## Task statement
Find the word "United" in the listing, and copy out each line where it turns up.

## Records supplied
:::

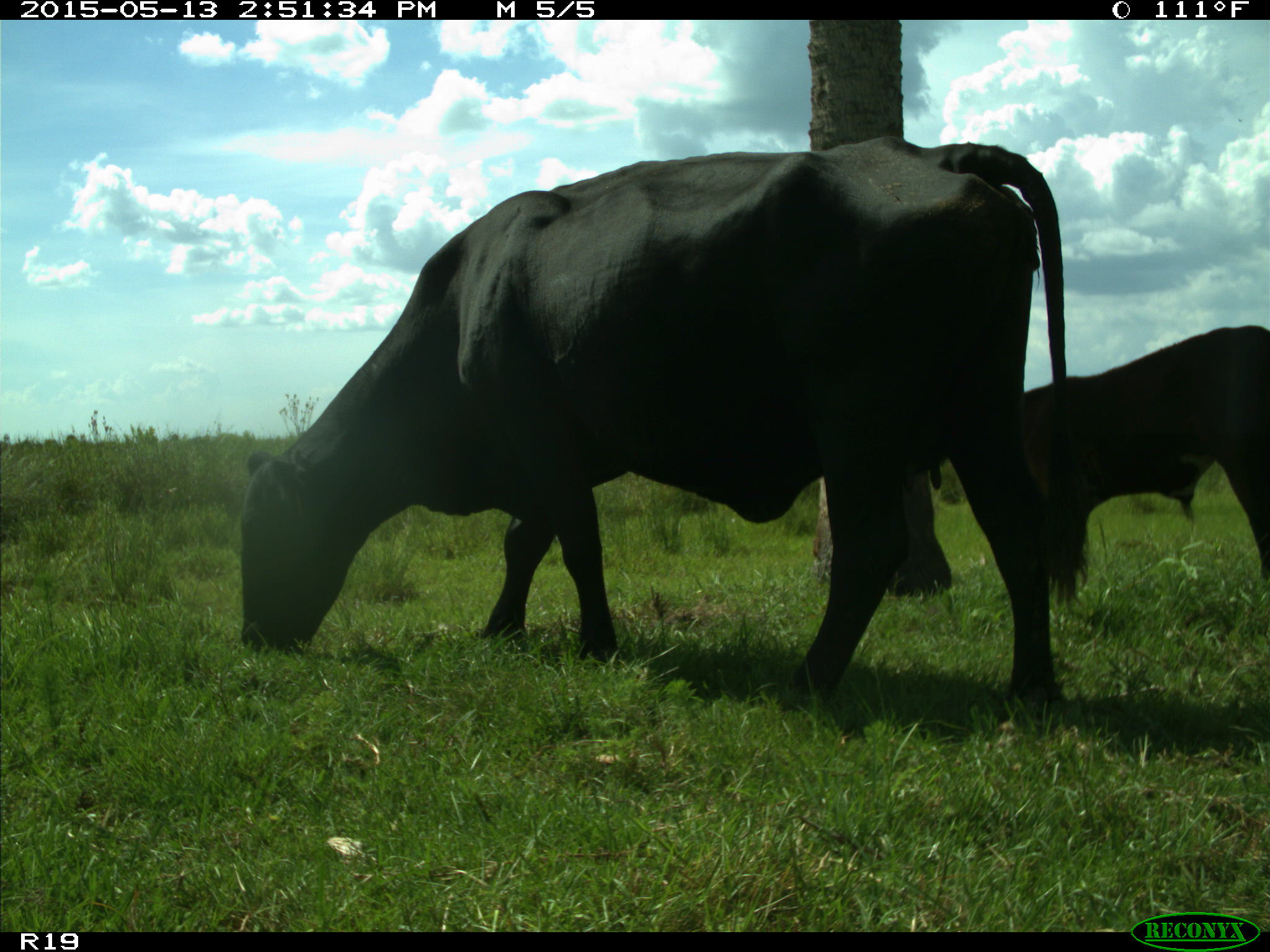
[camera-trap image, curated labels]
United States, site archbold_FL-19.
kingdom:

:::

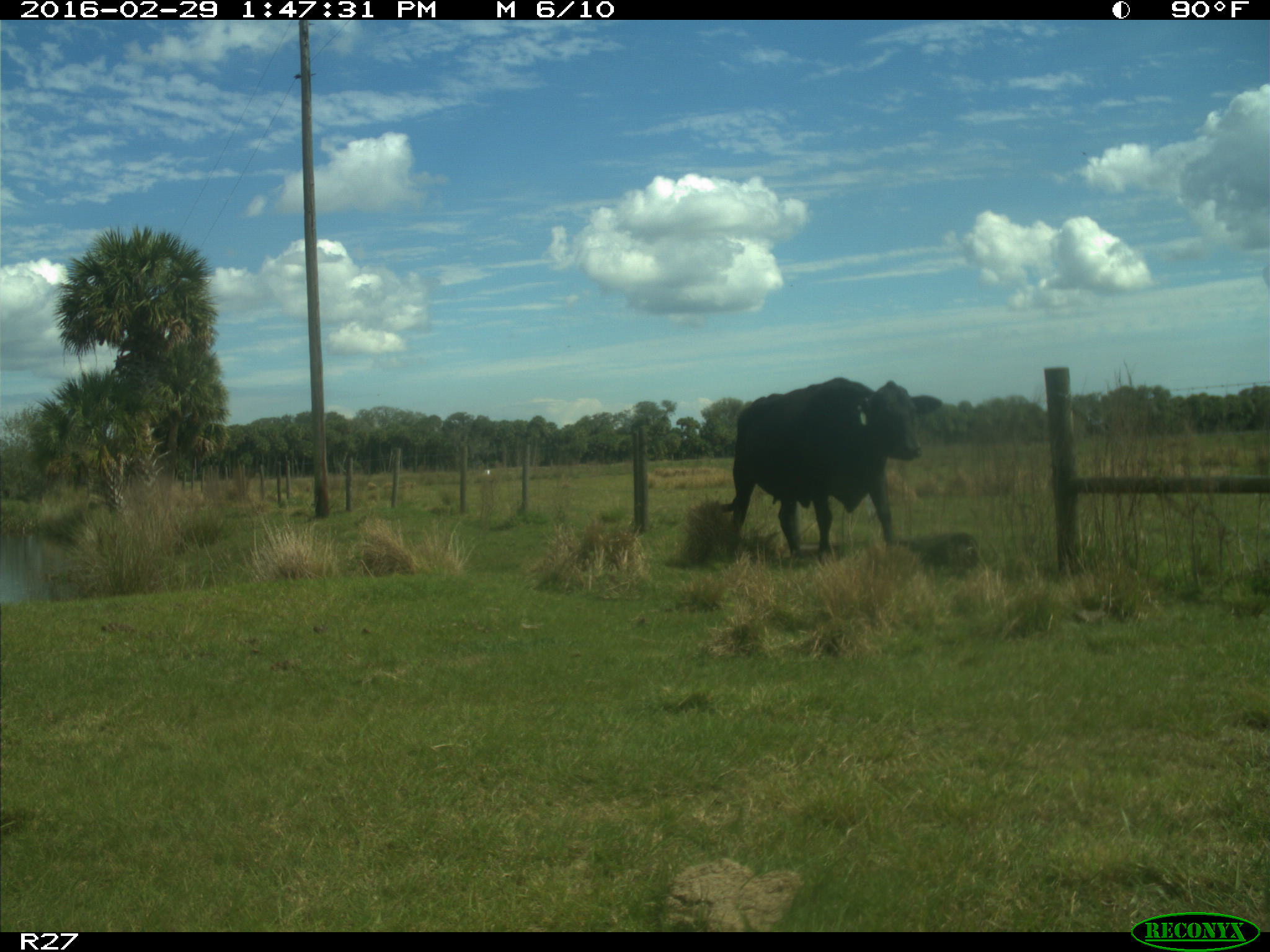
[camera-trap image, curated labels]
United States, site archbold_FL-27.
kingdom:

:::

## Exercise output
United States, site archbold_FL-19.
United States, site archbold_FL-27.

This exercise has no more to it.